[Page text start]

# Air filtration



## Dan58 (Jun 1, 2013)

I will be scroll sawing in my basement as I have no other place to do it I want to get an air filtration system and I was looking at the small shop vac unit I wouldn't mind getting a large hanging unit but filters are so expensive and they're noisy any suggestions I know ideally I should use the larger hanging system but I thought just for the scroll saw dust the small shop back portable unit would be big enough Thanks


----------



## oldwormy (Mar 23, 2013)

Get a box fan and tape furnace filters to the front and back. Shop vacs are not designed to run continously and are too noisy. I also use a dust collector with the duct close to the saw.


----------



## MT_Stringer (Jul 21, 2009)

I use a box fan also - 20 incher. Amazing to see the filter as it gathers up the dust.


----------



## Redoak49 (Dec 15, 2012)

I agree that MOST shop vacs are not made to run continuously. However, the more expensive ones are able to to that. I almost hate to mention it but I believe that both Fein and Festool are designed that way and are also capable of being HEPA vacs. The issue being that the prices start at $290-$350.

I do a lot of scroll saw work and think it is best to collect the dust as close to the source as possible. The dust from a scroll saw is usually very fine and can hang in the air a long time. Also, if you are using some of the exotic woods, these can pose a danger. Using a box fan may work to some degree but catching the dust as it comes off the blade is better.

I have a Hegner that I got used and built a collection system using some short pieces of PVC and fittings along with some of the loc-line flexible hose and fittings. I collect dust both above the table and below the table. I get no dust on the floor or anywhere else.

I got the loc-line pieces from Modular Hose and got a good price and quick delivery.


----------

[Page text end]
[Data in this exercise start]

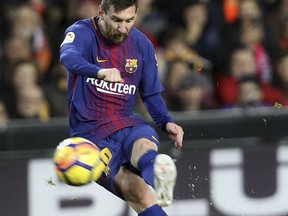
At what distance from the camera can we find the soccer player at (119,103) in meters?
8.06

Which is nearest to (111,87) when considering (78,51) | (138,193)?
(78,51)

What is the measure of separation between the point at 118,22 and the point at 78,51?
1.16ft

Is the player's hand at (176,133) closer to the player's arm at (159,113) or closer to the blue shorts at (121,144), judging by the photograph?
the player's arm at (159,113)

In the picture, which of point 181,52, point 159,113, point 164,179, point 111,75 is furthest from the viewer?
point 181,52

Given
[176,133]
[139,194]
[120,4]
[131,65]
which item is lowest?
[139,194]

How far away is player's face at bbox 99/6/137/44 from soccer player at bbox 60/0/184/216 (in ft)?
0.04

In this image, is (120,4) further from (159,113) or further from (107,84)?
(159,113)

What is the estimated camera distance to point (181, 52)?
11.6m

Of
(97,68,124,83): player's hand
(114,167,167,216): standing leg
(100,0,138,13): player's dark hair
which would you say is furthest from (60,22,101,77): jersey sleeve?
(114,167,167,216): standing leg

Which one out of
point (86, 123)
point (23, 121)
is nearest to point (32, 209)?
point (23, 121)

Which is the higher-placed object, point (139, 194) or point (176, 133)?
point (176, 133)

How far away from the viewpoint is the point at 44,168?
9.76 metres

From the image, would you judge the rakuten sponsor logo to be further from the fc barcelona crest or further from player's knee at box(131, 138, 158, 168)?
player's knee at box(131, 138, 158, 168)

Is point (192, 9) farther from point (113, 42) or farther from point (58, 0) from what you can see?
point (113, 42)
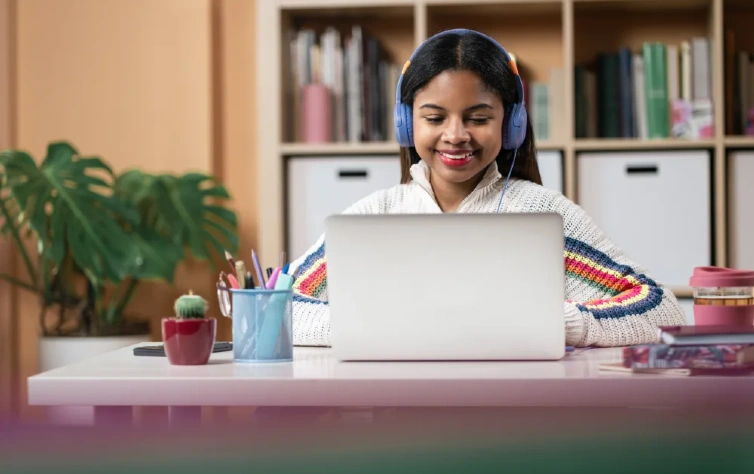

[Data in this exercise end]

**Exercise task 1**
Decide whether each statement below agrees with the air filtration thread, answering yes or no and quoting the deciding words. (a) oldwormy suggests taping furnace filters to a box fan. (b) MT_Stringer uses a 24-inch box fan. (c) Redoak49 collects dust only below the table.
**Exercise task 2**
Gather every line of the entries that contains the word "knee".

**Reply 1**
(a) Yes: "Get a box fan and tape furnace filters to the front and back."
(b) No: "I use a box fan also - 20 incher."
(c) No: "I collect dust both above the table and below the table."

**Reply 2**
From the image, would you judge the rakuten sponsor logo to be further from the fc barcelona crest or further from player's knee at box(131, 138, 158, 168)?
player's knee at box(131, 138, 158, 168)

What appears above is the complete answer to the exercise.